In contrast to the rezoning, the use of eminent domain does not require approval from elected officials, and now that the state has declared the area blighted, condemnations could begin in coming months, after a public comment period.
At that point, Mr. Sprayregen expects to begin litigation, and his attorney, Norman Siegel, said he expects to challenge the finding of “blight,” a requisite for condemnation.
“Over the past seven years, Columbia has purchased many of these lots and then they had a practice of vacating and undermaintaining the property,” Mr. Siegel said. “They benefit from the conditions that they either created or allowed to continue.”
Columbia has previously denied any intentional neglect of the properties in the footprint, and David Stone, a university spokesman, said via e-mail, “We also continue to be hopeful that we can reach mutually beneficial, negotiated agreements with the two remaining commercial property owners.”
As for the effect litigation would have on the start of the expansion, Mr. Stone declined to speculate, but part of the area where Columbia wants to build its first buildings contains one of Mr. Sprayregen’s properties and the two gas stations belonging to the Singh family. (The Singhs did not respond to requests for comment.)

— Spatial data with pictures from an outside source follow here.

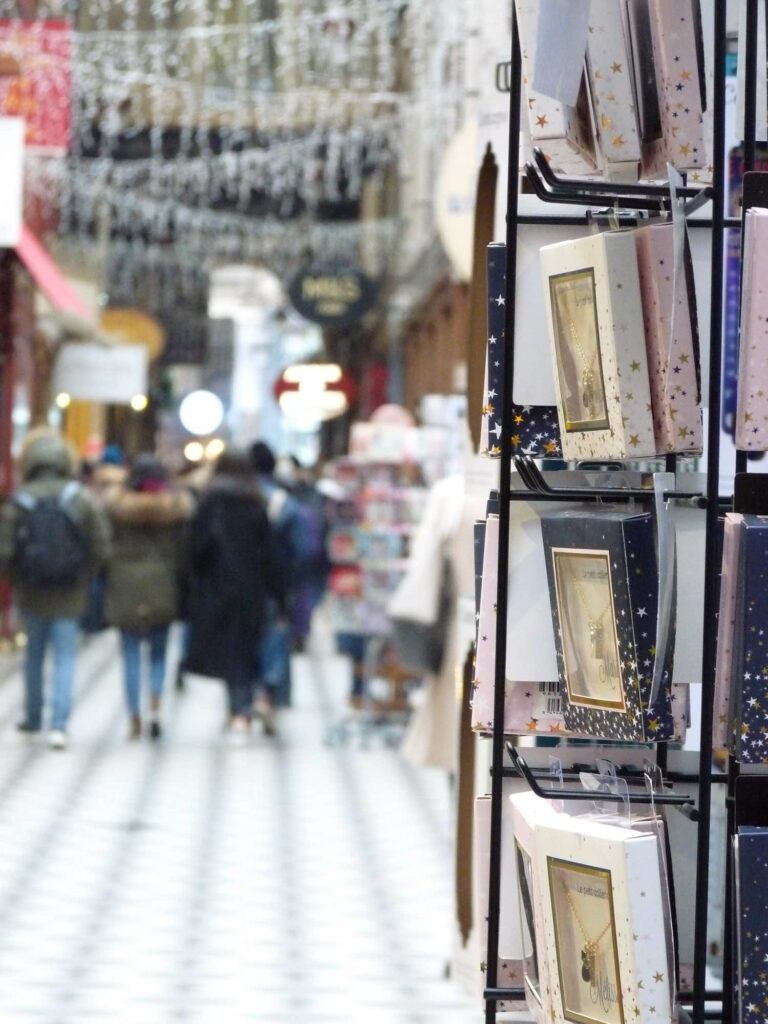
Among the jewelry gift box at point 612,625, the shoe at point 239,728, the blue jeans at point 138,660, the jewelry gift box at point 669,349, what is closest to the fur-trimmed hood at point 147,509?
the blue jeans at point 138,660

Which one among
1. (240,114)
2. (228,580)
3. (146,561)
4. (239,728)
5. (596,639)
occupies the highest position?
(240,114)

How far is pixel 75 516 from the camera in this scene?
33.2ft

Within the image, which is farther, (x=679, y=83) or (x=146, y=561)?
(x=146, y=561)

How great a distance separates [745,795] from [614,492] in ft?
1.77

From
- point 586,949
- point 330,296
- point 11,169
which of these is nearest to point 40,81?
point 11,169

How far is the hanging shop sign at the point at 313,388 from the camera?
20.2m

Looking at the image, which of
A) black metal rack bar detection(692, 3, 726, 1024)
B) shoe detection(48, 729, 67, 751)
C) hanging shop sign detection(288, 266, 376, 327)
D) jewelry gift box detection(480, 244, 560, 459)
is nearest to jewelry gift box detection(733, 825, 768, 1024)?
black metal rack bar detection(692, 3, 726, 1024)

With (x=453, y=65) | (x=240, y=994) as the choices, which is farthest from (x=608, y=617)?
(x=453, y=65)

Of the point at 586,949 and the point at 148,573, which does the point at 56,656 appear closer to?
the point at 148,573

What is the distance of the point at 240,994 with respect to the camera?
5.24 m

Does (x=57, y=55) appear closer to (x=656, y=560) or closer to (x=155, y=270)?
(x=656, y=560)

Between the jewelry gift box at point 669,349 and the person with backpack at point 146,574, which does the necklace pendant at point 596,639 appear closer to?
the jewelry gift box at point 669,349

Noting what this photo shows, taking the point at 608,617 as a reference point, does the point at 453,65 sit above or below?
above

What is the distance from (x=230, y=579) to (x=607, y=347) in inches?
308
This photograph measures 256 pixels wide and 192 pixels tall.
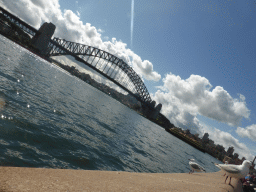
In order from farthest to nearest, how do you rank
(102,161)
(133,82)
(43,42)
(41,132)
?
(133,82) < (43,42) < (102,161) < (41,132)

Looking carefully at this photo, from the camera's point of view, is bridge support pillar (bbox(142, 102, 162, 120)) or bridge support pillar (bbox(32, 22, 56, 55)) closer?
bridge support pillar (bbox(32, 22, 56, 55))

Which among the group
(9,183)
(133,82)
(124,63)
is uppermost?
(124,63)

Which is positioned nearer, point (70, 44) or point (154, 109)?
point (154, 109)

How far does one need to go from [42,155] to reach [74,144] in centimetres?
200

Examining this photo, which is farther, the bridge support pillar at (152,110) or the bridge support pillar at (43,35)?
the bridge support pillar at (152,110)

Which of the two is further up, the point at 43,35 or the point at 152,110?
the point at 43,35

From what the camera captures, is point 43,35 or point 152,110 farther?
point 152,110

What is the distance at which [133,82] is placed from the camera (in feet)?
401

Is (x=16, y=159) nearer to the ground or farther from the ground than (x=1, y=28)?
nearer to the ground

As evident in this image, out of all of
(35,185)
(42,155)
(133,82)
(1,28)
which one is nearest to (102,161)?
(42,155)

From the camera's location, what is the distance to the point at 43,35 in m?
74.1

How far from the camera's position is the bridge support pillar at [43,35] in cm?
7375

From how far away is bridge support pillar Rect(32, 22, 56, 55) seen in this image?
73750 millimetres

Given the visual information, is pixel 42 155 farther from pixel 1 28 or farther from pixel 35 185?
pixel 1 28
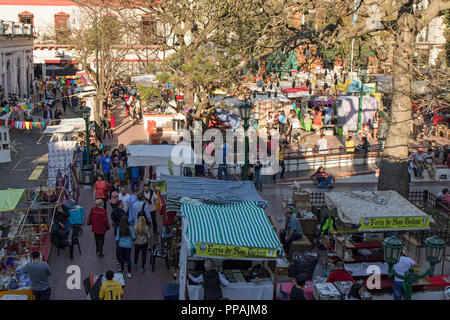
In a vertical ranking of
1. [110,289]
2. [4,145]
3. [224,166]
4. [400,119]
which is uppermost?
[400,119]

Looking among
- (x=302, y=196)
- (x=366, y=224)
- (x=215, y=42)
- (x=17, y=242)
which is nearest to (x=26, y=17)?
(x=215, y=42)

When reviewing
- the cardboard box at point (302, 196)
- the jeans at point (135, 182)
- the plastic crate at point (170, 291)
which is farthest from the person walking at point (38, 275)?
the jeans at point (135, 182)

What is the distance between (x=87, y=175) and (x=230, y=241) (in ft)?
35.3

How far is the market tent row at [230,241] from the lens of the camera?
360 inches

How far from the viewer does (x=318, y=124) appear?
94.5 ft

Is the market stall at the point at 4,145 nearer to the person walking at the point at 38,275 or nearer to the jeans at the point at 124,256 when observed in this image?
the jeans at the point at 124,256

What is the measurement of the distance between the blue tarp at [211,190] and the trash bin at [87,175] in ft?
20.7

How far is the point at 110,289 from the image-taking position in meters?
8.71

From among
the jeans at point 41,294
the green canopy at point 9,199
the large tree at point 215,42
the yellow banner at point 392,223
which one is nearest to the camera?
the jeans at point 41,294

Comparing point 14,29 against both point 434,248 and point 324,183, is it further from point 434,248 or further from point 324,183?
point 434,248

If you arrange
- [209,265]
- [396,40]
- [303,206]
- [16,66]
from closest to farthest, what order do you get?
[209,265]
[303,206]
[396,40]
[16,66]

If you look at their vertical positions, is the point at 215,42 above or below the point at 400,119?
above

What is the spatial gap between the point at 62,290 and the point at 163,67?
10.7 m

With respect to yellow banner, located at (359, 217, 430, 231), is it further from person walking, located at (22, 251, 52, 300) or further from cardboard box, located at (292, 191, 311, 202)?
person walking, located at (22, 251, 52, 300)
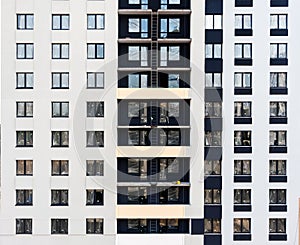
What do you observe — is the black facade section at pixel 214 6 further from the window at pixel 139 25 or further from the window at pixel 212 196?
the window at pixel 212 196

NEW YORK'S LAWS on eminent domain are viewed as rather favorable to the state when compared with other laws nationwide, making the climb for Mr. Sprayregen a distinctly uphill one.
Landowners in other eminent domain cases often hope that a prolonged legal battle will derail a project through a changing political landscape or economic climate. But Columbia’s plan seems prone to more stability than a typical private developer’s. The university has a multibillion dollar endowment; already owns the bulk of the land in the footprint; and has always said the expansion is a long-term proposition, and thus a two-year fight through the court system—landowners in Brooklyn have been challenging eminent domain in the Atlantic Yards project for more than a year and a half—does not seem likely to spoil the university’s plans.
Such a fight can be expensive for both sides. For Atlantic Yards, an Empire State Development Corporation spokesman said the state has spent more than $8 million on legal fees, which apply to litigation and other expenses (the state’s fees are reimbursed by developer Forest City Ratner, and Columbia University will reimburse the state for fees related to eminent domain).
Mr. Sprayregen, who estimated he has spent about $1 million so far in legal expenses and other fees, said he was prepared to commit a substantial sum to continue the fight.
“I think if we’re able to take it all the way to the Supreme Court, it will cost another $2 million,” he said. “Obviously, we now have a real legal fight on our hands.”